» **READING TEXT**:
=======

Thanks for dropping in! Please feel welcome to share details and clear up any misconceptions. I hope you'll find a receptive audience.
Regarding the GPU, can you at least tell us:
- Will it be multi-core or just a proof-of-concept single-core design?
- Will it feature SIMD? How wide?
- What about SMT?
- VLIW?
- Will it have a classical cache hierarchy or just directly-addressed local memory?
- What about external memory? Will there be any? What type? Are you designing the memory controller or licensing it?
- Will it have a display controller? If so, what standards will it support? Again, license or build?
- Same questions for PCIe.
- What sort of special-function hardware will it have? ROPs? Texture engines?
- Will this be targeted at deploying on a FPGA or something designed for fabrication as an ASIC?
That's all I've got, right now. Feel free to answer as many or as few as you're comfortable speaking about.
: )
Thanks for the questions, didn't expect a response so quickly!

=======

» **GIVEN EXERCISE**: List every acronym that appears in the GPU forum thread above, in order of first appearance.

=======

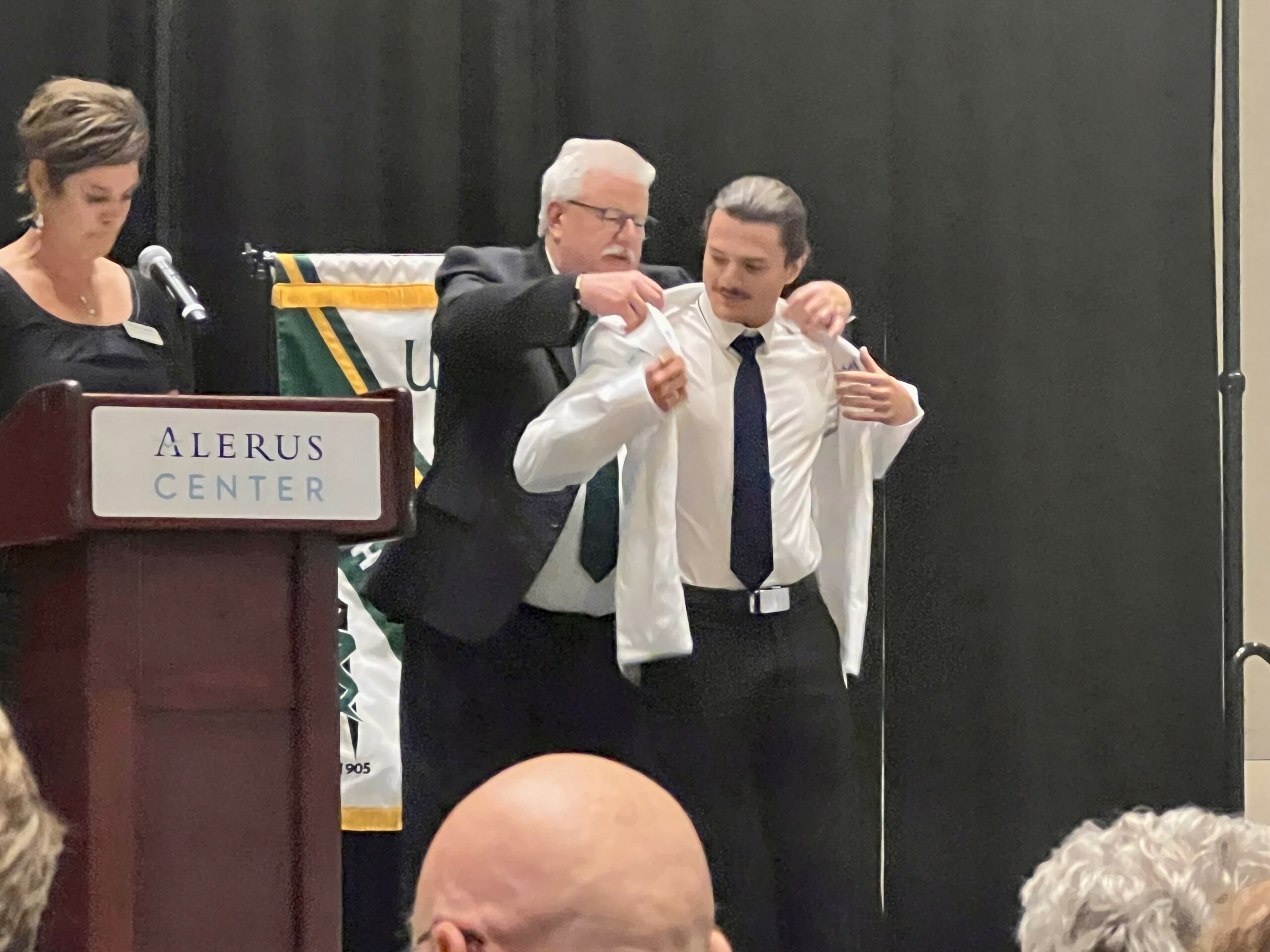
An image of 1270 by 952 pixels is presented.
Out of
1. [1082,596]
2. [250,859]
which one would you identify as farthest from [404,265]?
[250,859]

=======

» **TASK OUTPUT**: GPU, SIMD, SMT, VLIW, PCIe, ROPs, FPGA, ASIC